# TRECHO PARA LEITURA
====

Leis são aprovadas mais agilmente por políticos suplentes

Suplentes assumem cargo durante campanha e aprovam leis em tempo recorde

Com a proximidade das eleições de outubro, candidatos que atualmente exercem algum cargo público são obrigados a se afastar de suas atividades durante a campanha eleitoral. Com isso, as funções desses senadores e deputados passam a ser exercidas pelos seus suplentes. Essa movimentação na Câmara e no Senado faz leis e projetos serem aprovados com mais agilidade.

Novos responsáveis pelos cargos, os suplentes normalmente são políticos de menor destaque no cenário nacional e assumem com vontade de mostrar trabalho. Parte deles são jovens, recém-iniciados na carreira política e ainda não possuem a experiência necessária para um mandato de 4 anos. Já outros, ao contrário, estão no final da carreira política, sem a energia para um ciclo completo.

====

# INFORMAÇÕES
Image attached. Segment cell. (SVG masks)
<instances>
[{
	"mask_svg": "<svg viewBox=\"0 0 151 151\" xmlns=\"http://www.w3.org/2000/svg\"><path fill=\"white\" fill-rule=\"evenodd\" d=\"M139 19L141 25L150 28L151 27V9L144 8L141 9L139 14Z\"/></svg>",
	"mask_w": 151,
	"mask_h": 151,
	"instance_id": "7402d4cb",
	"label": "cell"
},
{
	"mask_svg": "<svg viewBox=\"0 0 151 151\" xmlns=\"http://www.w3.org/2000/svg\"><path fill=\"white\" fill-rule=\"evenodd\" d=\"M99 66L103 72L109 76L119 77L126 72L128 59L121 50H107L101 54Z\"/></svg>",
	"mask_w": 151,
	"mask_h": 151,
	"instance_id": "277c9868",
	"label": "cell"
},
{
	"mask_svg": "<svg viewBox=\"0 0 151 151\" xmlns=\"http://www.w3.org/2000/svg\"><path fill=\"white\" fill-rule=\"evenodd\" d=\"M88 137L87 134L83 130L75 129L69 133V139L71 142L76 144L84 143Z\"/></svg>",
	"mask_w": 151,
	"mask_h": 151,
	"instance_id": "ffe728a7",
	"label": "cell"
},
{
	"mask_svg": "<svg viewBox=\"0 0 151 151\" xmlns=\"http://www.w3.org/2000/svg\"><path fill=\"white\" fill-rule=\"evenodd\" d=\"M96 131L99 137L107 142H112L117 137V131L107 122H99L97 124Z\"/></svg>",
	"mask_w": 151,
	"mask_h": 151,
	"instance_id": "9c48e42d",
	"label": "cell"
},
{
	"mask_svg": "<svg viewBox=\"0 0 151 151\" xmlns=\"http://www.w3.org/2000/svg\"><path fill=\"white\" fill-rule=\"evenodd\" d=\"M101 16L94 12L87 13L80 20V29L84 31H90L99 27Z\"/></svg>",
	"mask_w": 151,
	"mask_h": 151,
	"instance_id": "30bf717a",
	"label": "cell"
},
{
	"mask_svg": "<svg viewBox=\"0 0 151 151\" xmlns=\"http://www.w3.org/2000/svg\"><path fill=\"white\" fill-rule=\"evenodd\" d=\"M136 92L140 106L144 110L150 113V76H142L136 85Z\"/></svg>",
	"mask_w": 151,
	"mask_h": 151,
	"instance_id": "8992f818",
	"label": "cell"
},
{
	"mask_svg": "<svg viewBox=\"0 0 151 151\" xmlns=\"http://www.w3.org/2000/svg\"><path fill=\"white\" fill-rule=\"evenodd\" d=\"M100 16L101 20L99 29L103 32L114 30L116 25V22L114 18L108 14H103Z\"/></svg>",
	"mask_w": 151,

====

# TAREFAS A REALIZAR
1/ Segundo o texto sobre os suplentes, o que faz leis e projetos serem aprovados com mais agilidade?
2/ Liste todas as características que o texto sobre os suplentes atribui a esses políticos.
3/ Dê continuidade ao texto sobre os suplentes a partir da última frase.

# RESPOSTAS ABAIXO
1/ A movimentação na Câmara e no Senado causada pela troca dos parlamentares em campanha pelos seus suplentes.

2/
- Normalmente são políticos de menor destaque no cenário nacional.
- Assumem com vontade de mostrar trabalho.
- Parte deles são jovens, recém-iniciados na carreira política, ainda sem a experiência necessária para um mandato de 4 anos.
- Outros estão no final da carreira política, sem a energia para um ciclo completo.

3/
“Durante 4 anos compareci a todas reuniões e convenções do partido, mas não pude contribuir nos resultados com meu trabalho. Ganhei muita experiência. Então, depois de esperar tanto por essa oportunidade, quero mostrar para os eleitores que eu mereço o cargo, não só ser suplente”, disse Rodrigo Amaral, senador em exercício pelo PRBT-PR. “Até o final vou continuar com a mesma postura, trabalhando sério, aprovando as leis com afinco”, completou o jovem político.

Desde o início de abril, prazo final para os candidatos abandonarem seus cargos, as leis passaram a ser aprovadas em tempo recorde. Alguns textos, como a proibição de crianças chorarem em público, foram aprovados após estarem parados a quase 4 anos.

“Apesar de alguns de nós já ter mais idade, entramos sempre querendo mostrar nosso valor. Já fui eleito 4 vezes para senador e mais 5 para deputado federal, mas ainda posso dar minha contribuição. Por isso tenho feito um bom trabalho substituindo meu colega de partido”, afirmou Antônio Souza Aguiar, suplente e atual deputado federal.